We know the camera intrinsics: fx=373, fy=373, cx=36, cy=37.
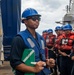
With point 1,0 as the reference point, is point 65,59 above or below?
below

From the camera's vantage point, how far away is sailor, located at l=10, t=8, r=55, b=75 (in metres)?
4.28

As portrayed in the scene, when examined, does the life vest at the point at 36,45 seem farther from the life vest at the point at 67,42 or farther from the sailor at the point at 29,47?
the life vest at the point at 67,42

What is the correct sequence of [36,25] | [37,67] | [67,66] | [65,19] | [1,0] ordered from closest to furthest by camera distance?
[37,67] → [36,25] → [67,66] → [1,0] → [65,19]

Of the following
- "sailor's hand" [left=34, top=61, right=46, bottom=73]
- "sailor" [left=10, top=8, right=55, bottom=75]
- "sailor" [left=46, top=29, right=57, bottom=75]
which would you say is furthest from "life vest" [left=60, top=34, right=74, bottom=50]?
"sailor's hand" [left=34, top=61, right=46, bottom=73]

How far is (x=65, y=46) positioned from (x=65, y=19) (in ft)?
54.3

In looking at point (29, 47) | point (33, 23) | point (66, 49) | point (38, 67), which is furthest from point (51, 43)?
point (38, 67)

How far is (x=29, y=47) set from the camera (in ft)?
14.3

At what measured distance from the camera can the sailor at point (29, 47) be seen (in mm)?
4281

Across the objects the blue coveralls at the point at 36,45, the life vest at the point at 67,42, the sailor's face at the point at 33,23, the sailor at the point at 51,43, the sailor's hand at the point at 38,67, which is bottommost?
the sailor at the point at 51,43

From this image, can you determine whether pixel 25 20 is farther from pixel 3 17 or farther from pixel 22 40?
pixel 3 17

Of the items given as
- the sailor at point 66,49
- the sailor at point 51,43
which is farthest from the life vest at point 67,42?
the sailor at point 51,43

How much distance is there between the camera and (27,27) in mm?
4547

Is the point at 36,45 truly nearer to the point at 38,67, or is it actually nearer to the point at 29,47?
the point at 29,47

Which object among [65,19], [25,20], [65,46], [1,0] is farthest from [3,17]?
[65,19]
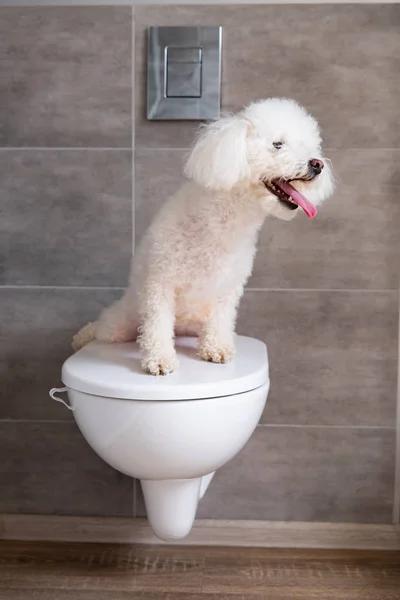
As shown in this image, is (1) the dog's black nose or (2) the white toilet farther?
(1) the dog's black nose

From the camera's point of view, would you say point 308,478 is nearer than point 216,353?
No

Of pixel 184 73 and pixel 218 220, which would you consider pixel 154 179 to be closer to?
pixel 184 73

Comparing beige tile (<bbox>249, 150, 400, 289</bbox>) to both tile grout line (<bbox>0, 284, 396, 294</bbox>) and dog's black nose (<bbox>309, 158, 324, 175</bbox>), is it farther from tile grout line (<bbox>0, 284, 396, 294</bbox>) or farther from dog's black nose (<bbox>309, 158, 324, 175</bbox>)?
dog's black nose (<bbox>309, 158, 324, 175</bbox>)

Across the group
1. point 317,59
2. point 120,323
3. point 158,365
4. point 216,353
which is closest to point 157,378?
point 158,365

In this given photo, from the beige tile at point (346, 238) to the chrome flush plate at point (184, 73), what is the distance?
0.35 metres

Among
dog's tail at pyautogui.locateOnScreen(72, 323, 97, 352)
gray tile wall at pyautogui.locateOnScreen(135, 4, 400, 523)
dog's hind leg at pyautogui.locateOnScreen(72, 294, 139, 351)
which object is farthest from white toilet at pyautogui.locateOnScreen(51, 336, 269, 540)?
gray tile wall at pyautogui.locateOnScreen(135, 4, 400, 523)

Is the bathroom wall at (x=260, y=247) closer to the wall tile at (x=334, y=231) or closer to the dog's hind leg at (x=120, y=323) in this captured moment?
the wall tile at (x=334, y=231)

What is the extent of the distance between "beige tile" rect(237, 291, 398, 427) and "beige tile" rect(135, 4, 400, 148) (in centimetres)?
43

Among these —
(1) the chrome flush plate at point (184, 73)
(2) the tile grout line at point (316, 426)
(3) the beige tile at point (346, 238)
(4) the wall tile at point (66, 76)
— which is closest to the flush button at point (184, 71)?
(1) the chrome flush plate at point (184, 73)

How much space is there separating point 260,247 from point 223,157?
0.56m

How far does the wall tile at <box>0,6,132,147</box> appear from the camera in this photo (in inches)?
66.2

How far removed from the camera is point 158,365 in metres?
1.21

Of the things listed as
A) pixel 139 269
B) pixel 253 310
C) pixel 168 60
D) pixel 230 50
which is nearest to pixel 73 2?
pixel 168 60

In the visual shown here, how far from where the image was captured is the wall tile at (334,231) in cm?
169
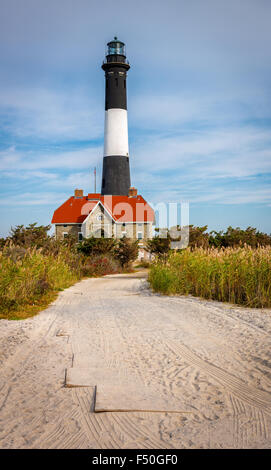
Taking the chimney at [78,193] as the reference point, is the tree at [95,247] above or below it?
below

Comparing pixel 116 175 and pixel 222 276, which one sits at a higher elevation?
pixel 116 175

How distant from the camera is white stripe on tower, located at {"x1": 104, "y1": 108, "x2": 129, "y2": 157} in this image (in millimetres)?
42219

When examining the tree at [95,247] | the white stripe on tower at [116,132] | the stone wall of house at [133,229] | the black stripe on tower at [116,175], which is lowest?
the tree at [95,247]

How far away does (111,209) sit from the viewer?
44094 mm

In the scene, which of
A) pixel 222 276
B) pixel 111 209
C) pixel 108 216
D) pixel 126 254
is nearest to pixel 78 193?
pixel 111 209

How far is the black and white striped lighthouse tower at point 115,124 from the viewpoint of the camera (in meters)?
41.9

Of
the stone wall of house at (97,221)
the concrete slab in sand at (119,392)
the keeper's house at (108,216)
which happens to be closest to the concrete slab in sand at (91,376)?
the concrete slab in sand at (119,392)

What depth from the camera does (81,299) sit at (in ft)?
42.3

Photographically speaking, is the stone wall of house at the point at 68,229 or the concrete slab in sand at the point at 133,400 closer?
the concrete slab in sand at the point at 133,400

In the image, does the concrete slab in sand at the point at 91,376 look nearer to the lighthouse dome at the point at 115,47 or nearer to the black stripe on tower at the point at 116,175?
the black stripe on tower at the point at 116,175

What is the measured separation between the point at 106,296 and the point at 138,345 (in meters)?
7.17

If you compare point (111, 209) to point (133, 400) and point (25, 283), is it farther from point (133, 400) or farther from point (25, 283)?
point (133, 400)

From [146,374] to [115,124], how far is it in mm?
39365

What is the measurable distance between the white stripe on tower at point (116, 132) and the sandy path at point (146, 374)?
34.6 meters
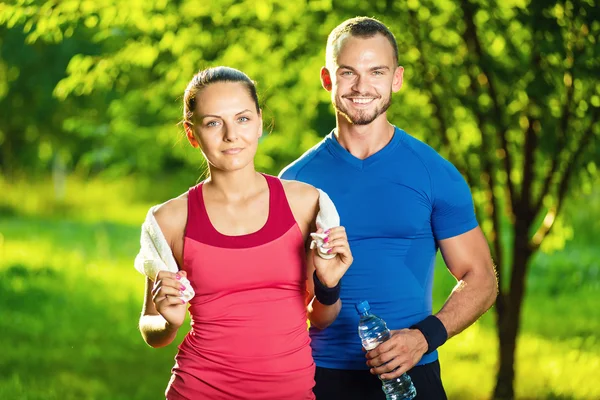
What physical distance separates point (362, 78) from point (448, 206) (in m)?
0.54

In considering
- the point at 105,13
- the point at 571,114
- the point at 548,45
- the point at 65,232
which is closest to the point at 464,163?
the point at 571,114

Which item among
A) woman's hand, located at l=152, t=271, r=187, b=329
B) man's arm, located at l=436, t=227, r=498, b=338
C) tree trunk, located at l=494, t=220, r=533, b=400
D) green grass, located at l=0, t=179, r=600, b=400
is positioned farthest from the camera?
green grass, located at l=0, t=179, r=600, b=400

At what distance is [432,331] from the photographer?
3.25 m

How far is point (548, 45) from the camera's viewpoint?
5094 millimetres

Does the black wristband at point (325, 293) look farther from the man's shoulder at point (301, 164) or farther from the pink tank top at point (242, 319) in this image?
================
## [Aim]
Can you copy all the rows above word for word, leaving the pictures out?

## [The completed task]
We know the camera intrinsics: fx=373, fy=373, cx=36, cy=37.
With point 1,0 as the reference point, is point 65,59 above or below?
below

From the camera's vantage point, how far away is sailor, located at l=10, t=8, r=55, b=75 (in metres)?
4.28

As portrayed in the scene, when examined, does the life vest at the point at 36,45 seem farther from the life vest at the point at 67,42 or farther from the sailor at the point at 29,47?
the life vest at the point at 67,42

What is the correct sequence of [36,25] | [37,67] | [67,66] | [65,19] | [1,0] ordered from closest to furthest by camera distance?
[37,67] → [36,25] → [67,66] → [1,0] → [65,19]

Of the following
- "sailor's hand" [left=34, top=61, right=46, bottom=73]
- "sailor" [left=10, top=8, right=55, bottom=75]
- "sailor" [left=46, top=29, right=57, bottom=75]
which would you say is furthest from "life vest" [left=60, top=34, right=74, bottom=50]?
"sailor's hand" [left=34, top=61, right=46, bottom=73]

How far is (x=65, y=46) positioned from (x=65, y=19) (in ft)?
54.3

In looking at point (29, 47) | point (33, 23) | point (66, 49) | point (38, 67), which is furthest from point (51, 43)?
point (38, 67)

How far is (x=29, y=47) set from the camera (in ft)?
14.3

At what measured distance from the camera can the sailor at point (29, 47) be seen (in mm)?
4281

Across the objects the blue coveralls at the point at 36,45, the life vest at the point at 67,42, the sailor's face at the point at 33,23, the sailor at the point at 51,43, the sailor's hand at the point at 38,67, which is bottommost?
the sailor at the point at 51,43

From this image, can you determine whether pixel 25 20 is farther from pixel 3 17 or farther from pixel 22 40?
pixel 3 17

Of the items given as
- the sailor at point 66,49
- the sailor at point 51,43
which is farthest from the life vest at point 67,42?
the sailor at point 51,43

How much distance is there between the camera and (27,27) in mm?
4547

Is the point at 36,45 truly nearer to the point at 38,67, or is it actually nearer to the point at 29,47?
the point at 29,47

Which object among [65,19], [25,20], [65,46], [1,0] is farthest from [3,17]?
[65,19]
As shown in this image, is (1) the dog's black nose or (2) the white toilet farther?
(1) the dog's black nose

From the camera's point of view, would you say point 308,478 is nearer than point 216,353?
No

Of pixel 184 73 and pixel 218 220, which would you consider pixel 154 179 to be closer to?
pixel 184 73

Comparing beige tile (<bbox>249, 150, 400, 289</bbox>) to both tile grout line (<bbox>0, 284, 396, 294</bbox>) and dog's black nose (<bbox>309, 158, 324, 175</bbox>), is it farther from tile grout line (<bbox>0, 284, 396, 294</bbox>) or farther from dog's black nose (<bbox>309, 158, 324, 175</bbox>)?
dog's black nose (<bbox>309, 158, 324, 175</bbox>)

Across the group
1. point 317,59
2. point 120,323
3. point 158,365
4. point 216,353
which is closest to point 157,378?
point 158,365

In this given photo, from the beige tile at point (346, 238) to the chrome flush plate at point (184, 73), what is the distance?
0.35 metres

Among
dog's tail at pyautogui.locateOnScreen(72, 323, 97, 352)
gray tile wall at pyautogui.locateOnScreen(135, 4, 400, 523)
dog's hind leg at pyautogui.locateOnScreen(72, 294, 139, 351)
which object is farthest from white toilet at pyautogui.locateOnScreen(51, 336, 269, 540)?
gray tile wall at pyautogui.locateOnScreen(135, 4, 400, 523)

Is the bathroom wall at (x=260, y=247) closer to the wall tile at (x=334, y=231) or closer to the dog's hind leg at (x=120, y=323) in this captured moment?
the wall tile at (x=334, y=231)

What is the extent of the distance between "beige tile" rect(237, 291, 398, 427) and "beige tile" rect(135, 4, 400, 148) (in centimetres)?
43

Among these —
(1) the chrome flush plate at point (184, 73)
(2) the tile grout line at point (316, 426)
(3) the beige tile at point (346, 238)
(4) the wall tile at point (66, 76)
— which is closest to the flush button at point (184, 71)?
(1) the chrome flush plate at point (184, 73)

How much space is there separating point 260,247 from point 223,157?
0.56m

How far does the wall tile at <box>0,6,132,147</box> appear from the camera in this photo (in inches)?
66.2

How far removed from the camera is point 158,365 in metres?
1.21

Of the things listed as
A) pixel 139 269
B) pixel 253 310
C) pixel 168 60
D) pixel 230 50
which is nearest to pixel 73 2?
pixel 168 60

In the visual shown here, how far from where the image was captured is the wall tile at (334,231) in cm?
169
Taking the chimney at [78,193] as the reference point, is the tree at [95,247] above or below it?
below

Comparing pixel 116 175 and pixel 222 276, which one sits at a higher elevation?
pixel 116 175

How distant from the camera is white stripe on tower, located at {"x1": 104, "y1": 108, "x2": 129, "y2": 157} in this image (in millimetres)?
42219

When examining the tree at [95,247] | the white stripe on tower at [116,132] | the stone wall of house at [133,229] | the black stripe on tower at [116,175], which is lowest?
the tree at [95,247]

How far away does (111,209) sit from the viewer?
44094 mm

In the scene, which of
A) pixel 222 276
B) pixel 111 209
C) pixel 108 216
D) pixel 126 254
is nearest to pixel 78 193?
pixel 111 209

How far is the black and white striped lighthouse tower at point 115,124 from the viewpoint of the camera (in meters)?
41.9

Of
the stone wall of house at (97,221)
the concrete slab in sand at (119,392)
the keeper's house at (108,216)
which happens to be closest to the concrete slab in sand at (91,376)?
the concrete slab in sand at (119,392)

What depth from the camera does (81,299) sit at (in ft)?
42.3

Photographically speaking, is the stone wall of house at the point at 68,229 or the concrete slab in sand at the point at 133,400 closer?
the concrete slab in sand at the point at 133,400

In the image, does the concrete slab in sand at the point at 91,376 look nearer to the lighthouse dome at the point at 115,47 or nearer to the black stripe on tower at the point at 116,175?
the black stripe on tower at the point at 116,175

What is the measured separation between the point at 106,296 and the point at 138,345 (in meters)?
7.17

If you compare point (111, 209) to point (133, 400) and point (25, 283), is it farther from point (133, 400) or farther from point (25, 283)?
point (133, 400)

From [146,374] to [115,124], how far is it in mm?
39365

What is the measurable distance between the white stripe on tower at point (116, 132) and the sandy path at point (146, 374)?
34.6 meters
What physical distance separates point (362, 78) from point (448, 206) (in m)?
0.54

In considering
- the point at 105,13
- the point at 571,114
- the point at 548,45
- the point at 65,232
which is closest to the point at 464,163?
the point at 571,114

Which item among
A) woman's hand, located at l=152, t=271, r=187, b=329
B) man's arm, located at l=436, t=227, r=498, b=338
C) tree trunk, located at l=494, t=220, r=533, b=400
D) green grass, located at l=0, t=179, r=600, b=400
is positioned farthest from the camera?
green grass, located at l=0, t=179, r=600, b=400

At what distance is [432,331] from the photographer?
3.25 m

How far is point (548, 45) from the camera's viewpoint?
5094 millimetres

Does the black wristband at point (325, 293) look farther from the man's shoulder at point (301, 164) or farther from the pink tank top at point (242, 319) in this image?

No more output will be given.